A. Cada pessoa é bastante, mas não é o bastante
1. Confesso que nunca gostei de ouvir chamar a alguém «deficiente». Tal (des)qualificativo pressupõe que, por contraste, haja quem seja «suficiente». Mas haverá alguém verdadeiramente «suficiente»? Haverá quem seja «suficiente» para nascer, para receber educação e saúde? Cada pessoa é bastante, mas não é o bastante. Nenhuma pessoa se basta a si mesma.
Não faltará quem se considere «auto-suficiente», isto é, quem se considere «suficiente» em si mesmo, por si mesmo. Acontece que a experiência está sempre a mostrar que todos nós somos seres incompletos e, nessa medida, carentes e insuficientes. Sozinhos, nada conseguimos. Precisamos dos outros para nascer, para crescer, para receber educação e saúde. Se não houvesse tu, haveria eu?
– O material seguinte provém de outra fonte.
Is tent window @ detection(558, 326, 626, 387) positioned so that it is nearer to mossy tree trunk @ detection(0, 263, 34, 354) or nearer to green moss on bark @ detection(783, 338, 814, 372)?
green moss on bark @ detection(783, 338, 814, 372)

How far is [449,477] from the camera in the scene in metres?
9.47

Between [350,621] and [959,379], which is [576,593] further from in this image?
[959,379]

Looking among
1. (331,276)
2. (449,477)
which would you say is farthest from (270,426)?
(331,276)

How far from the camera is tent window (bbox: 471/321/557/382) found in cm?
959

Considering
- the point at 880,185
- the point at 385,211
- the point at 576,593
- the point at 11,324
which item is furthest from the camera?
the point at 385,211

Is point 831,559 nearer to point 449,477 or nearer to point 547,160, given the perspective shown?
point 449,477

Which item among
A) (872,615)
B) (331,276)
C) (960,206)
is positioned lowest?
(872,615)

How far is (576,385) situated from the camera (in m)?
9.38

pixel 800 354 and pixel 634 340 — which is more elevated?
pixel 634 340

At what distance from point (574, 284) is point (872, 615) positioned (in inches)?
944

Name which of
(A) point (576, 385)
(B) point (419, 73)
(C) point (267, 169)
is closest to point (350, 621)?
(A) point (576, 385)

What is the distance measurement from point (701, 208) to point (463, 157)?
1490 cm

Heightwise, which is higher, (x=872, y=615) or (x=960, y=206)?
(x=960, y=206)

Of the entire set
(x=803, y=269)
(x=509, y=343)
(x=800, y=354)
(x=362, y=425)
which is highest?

Dá, porém, a impressão de que, amiúde, esquecemos esta verdade elementar e este dado absolutamente pertinente. Comportamo-nos como se não precisássemos de ninguém, como se por nós conseguíssemos tudo. É uma pretensão desmedida e descabida. É uma falsidade. É um embuste e uma ilusão. Cada um de nós é único, mas nenhum de nós é o único.
A nossa identidade e autonomia não podem funcionar como pretexto para cortar laços com os outros. Pelo contrário, a nossa identidade e autonomia constituem o alicerce do relacionamento com os outros. Como diria a (outrora) muito conhecida composição de António Macedo, sozinhos não somos nada, «juntos temos o mundo na mão».
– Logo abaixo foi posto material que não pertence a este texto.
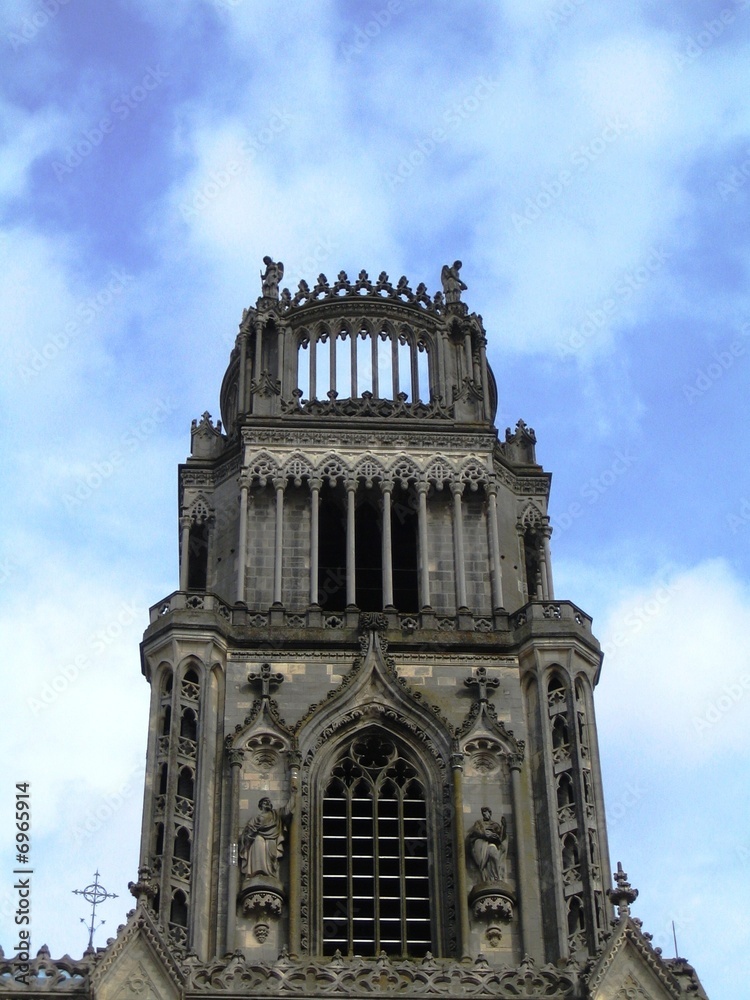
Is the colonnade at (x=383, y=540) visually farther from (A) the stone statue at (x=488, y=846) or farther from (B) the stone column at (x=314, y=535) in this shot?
(A) the stone statue at (x=488, y=846)

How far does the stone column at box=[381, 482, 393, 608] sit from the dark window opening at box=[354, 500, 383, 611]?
927 millimetres

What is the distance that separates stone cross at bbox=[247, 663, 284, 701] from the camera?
45.6 metres

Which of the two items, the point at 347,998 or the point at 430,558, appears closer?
the point at 347,998

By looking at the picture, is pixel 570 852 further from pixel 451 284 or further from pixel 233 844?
pixel 451 284

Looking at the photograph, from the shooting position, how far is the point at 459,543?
49.3 meters

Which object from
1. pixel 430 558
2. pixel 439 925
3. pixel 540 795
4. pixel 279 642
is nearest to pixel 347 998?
pixel 439 925

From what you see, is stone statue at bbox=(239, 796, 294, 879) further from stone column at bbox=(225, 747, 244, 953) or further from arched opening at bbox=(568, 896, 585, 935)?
arched opening at bbox=(568, 896, 585, 935)

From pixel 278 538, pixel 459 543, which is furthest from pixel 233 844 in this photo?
pixel 459 543

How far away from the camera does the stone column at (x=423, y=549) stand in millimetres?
48375

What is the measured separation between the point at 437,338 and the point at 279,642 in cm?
1097

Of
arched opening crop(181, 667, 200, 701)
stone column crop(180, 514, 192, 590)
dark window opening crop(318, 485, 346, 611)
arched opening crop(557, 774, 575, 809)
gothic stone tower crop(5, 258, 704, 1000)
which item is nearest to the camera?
gothic stone tower crop(5, 258, 704, 1000)

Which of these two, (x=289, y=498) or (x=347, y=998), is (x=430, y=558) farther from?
(x=347, y=998)

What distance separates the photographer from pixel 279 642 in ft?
153

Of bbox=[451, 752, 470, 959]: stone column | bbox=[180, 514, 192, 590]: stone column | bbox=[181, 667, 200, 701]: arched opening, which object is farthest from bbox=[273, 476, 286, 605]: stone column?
bbox=[451, 752, 470, 959]: stone column
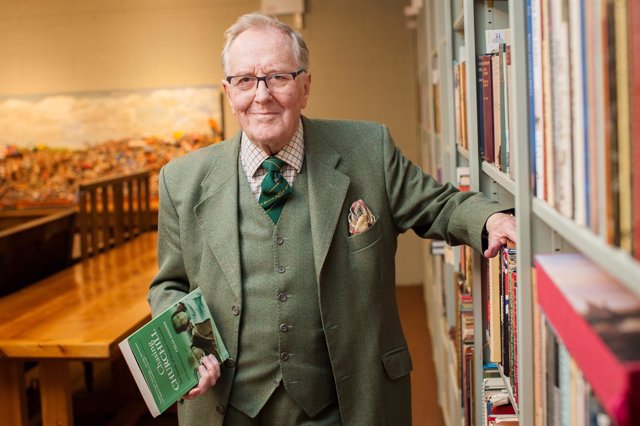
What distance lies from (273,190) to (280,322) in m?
0.30

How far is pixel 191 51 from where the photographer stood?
726 cm

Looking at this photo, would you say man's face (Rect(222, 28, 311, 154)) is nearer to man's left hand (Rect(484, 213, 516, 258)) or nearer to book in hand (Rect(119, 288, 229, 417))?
book in hand (Rect(119, 288, 229, 417))

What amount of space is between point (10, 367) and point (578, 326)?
2606 mm

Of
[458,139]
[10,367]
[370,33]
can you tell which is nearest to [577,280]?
[458,139]

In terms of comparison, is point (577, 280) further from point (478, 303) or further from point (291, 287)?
point (478, 303)

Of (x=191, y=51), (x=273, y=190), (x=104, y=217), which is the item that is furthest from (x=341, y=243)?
(x=191, y=51)

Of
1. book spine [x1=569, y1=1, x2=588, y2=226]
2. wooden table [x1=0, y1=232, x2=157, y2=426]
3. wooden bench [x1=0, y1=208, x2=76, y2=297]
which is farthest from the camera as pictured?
wooden bench [x1=0, y1=208, x2=76, y2=297]

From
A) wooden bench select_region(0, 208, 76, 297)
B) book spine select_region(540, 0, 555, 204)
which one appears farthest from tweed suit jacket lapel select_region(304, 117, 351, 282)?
wooden bench select_region(0, 208, 76, 297)

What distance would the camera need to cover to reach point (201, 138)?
736 cm

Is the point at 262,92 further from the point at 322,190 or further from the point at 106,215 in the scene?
the point at 106,215

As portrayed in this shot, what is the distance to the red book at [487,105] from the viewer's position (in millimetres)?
1927

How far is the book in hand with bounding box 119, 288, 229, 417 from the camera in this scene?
188cm

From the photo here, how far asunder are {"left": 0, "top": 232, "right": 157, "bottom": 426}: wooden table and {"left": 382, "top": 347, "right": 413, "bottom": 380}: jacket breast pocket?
113 cm

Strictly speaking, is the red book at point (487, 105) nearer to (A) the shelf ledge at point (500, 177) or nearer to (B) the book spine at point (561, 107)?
(A) the shelf ledge at point (500, 177)
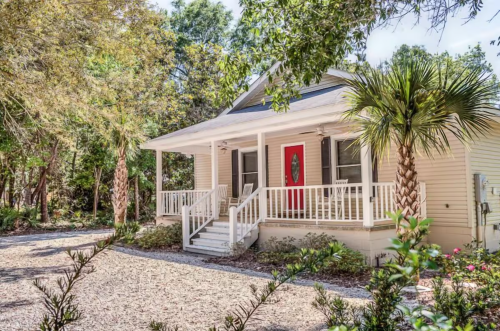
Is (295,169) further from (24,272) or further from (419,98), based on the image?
(24,272)

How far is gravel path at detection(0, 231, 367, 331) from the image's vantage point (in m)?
4.44

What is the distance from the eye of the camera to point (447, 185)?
360 inches

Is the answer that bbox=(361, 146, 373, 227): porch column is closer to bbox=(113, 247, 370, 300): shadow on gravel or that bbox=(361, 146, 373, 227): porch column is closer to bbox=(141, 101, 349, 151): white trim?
bbox=(141, 101, 349, 151): white trim

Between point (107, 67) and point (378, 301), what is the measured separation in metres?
15.8

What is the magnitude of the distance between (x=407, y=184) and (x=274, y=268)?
2825mm

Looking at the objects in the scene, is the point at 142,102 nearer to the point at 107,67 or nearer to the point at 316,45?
the point at 107,67

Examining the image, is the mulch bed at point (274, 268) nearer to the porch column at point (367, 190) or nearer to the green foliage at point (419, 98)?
the porch column at point (367, 190)

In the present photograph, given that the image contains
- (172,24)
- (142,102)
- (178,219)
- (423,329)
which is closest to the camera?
(423,329)

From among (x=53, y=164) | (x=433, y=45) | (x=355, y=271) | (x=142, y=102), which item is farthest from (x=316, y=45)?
(x=53, y=164)

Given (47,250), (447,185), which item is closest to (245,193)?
(47,250)

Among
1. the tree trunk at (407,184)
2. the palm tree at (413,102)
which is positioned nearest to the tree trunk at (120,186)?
the palm tree at (413,102)

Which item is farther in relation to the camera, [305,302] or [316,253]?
[305,302]

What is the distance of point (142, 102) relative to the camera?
15289mm

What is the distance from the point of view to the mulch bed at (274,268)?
659 cm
2. Sozinhos, nem sequer nos conhecemos. O povo até diz que «ninguém é bom juiz em causa própria». E se o fundamental objectivo do conhecimento é cada um conhecer-se a si mesmo, a vida mostra que é sempre necessário que alguém no-lo recorde.
Com efeito, o oráculo de Delfos é visto como um imperativo divino lançado ao homem: «Conhece-te a ti mesmo». É Deus que diz ao homem para se conhecer. Fica a sensação de que, não havendo tal apelo, o homem tem dificuldade em conhecer-se. O Salmo 35 (v. 10) proclama que só na luz de Deus encontramos a luz. Só em Deus nos conhecemos verdadeiramente. Daí que o salmista nos convide a escutar a voz de Deus e a não Lhe fechar o coração (cf. Sal 94, 7-8).
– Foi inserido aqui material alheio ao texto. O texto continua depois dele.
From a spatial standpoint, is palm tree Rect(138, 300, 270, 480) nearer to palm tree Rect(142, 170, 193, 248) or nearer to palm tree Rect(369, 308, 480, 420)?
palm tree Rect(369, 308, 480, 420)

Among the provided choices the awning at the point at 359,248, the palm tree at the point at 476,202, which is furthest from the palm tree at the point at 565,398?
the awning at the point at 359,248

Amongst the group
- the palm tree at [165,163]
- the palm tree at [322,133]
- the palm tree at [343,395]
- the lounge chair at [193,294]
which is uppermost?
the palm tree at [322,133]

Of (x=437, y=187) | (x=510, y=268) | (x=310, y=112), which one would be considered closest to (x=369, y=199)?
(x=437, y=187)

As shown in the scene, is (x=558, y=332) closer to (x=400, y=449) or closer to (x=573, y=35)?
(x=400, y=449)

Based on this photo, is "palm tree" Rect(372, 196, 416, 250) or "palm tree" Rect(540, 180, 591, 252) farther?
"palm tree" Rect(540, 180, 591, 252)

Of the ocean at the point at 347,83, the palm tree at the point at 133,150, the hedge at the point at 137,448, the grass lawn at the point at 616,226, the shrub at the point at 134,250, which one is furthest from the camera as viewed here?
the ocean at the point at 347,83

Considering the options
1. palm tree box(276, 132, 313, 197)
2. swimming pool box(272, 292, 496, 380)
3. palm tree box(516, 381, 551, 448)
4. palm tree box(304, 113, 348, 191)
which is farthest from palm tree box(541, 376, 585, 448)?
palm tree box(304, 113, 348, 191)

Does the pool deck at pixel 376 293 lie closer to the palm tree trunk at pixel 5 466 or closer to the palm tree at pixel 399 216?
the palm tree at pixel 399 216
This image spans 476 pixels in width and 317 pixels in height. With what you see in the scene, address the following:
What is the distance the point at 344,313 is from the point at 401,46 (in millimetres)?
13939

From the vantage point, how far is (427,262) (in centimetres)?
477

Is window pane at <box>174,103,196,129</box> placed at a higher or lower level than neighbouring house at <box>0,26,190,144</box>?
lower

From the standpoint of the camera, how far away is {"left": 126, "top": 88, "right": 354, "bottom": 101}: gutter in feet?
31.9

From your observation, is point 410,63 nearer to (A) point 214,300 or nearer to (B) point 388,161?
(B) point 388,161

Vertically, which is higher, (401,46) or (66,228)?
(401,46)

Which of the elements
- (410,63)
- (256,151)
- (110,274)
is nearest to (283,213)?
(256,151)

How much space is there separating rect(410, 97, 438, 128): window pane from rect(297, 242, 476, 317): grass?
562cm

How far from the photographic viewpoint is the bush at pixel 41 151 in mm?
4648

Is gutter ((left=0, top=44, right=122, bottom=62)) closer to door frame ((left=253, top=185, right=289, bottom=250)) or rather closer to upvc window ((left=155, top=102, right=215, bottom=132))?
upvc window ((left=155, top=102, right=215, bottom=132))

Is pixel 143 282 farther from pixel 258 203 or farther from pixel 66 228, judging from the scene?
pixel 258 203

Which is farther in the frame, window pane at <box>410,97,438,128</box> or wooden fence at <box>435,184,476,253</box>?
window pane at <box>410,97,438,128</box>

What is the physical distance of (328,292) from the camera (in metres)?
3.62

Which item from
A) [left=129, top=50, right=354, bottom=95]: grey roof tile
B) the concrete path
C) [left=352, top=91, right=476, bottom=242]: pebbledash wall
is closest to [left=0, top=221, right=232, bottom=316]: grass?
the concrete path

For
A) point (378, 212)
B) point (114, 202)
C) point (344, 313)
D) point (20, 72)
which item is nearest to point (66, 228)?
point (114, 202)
É no mesmo sentido que o Concílio Vaticano II sustentou que só Jesus Cristo, Deus feito homem, revela o homem ao homem. Como observou Karl Rahner, «Cristo é a resposta total à pergunta total»: à pergunta total sobre Deus e à pergunta total sobre o homem. Por conseguinte, se queremos saber quem é Deus, a resposta é Cristo; se queremos saber quem é o homem, a resposta é Cristo; em suma, se queremos saber o que deve ser cada um de nós, a resposta é Cristo. Em Cristo, sentimo-nos perto de Deus e do que Deus é para nós.
B. O amor faz bem até àquele que faz (o) mal
3. Isolados, todos tropeçamos no erro e — o que é pior —dificilmente notamos que erramos. Muitas vezes, dois olhos não chegam. São necessários os olhos dos outros para reconhecermos a nossa fragilidade e para podermos assumir os nossos limites. No fundo, fazemos parte de um grande todo para o qual o contributo de cada um é indispensável.
Eis o que todos sabemos. E eis o que, não obstante, parece que esquecemos com espantosa facilidade. É preciso ter muita coragem para dizer a alguém que errou. E é necessário possuir muita humildade para receber a advertência e reconhecer o erro que possa ter sido cometido.
O que Deus espera de nós é este sentido do outro, é esta preocupação pelo outro, é esta solidariedade para com o outro, enfim, é esta responsabilidade pelo outro. Trata-se de perceber que viver é sempre com+viver e existir é sempreco+existir. A convivência e a coexistência hão-de ocorrer não sob o signo do controlo e do domínio, mas sob a égide do cuidado, da comunhão, da entreajuda.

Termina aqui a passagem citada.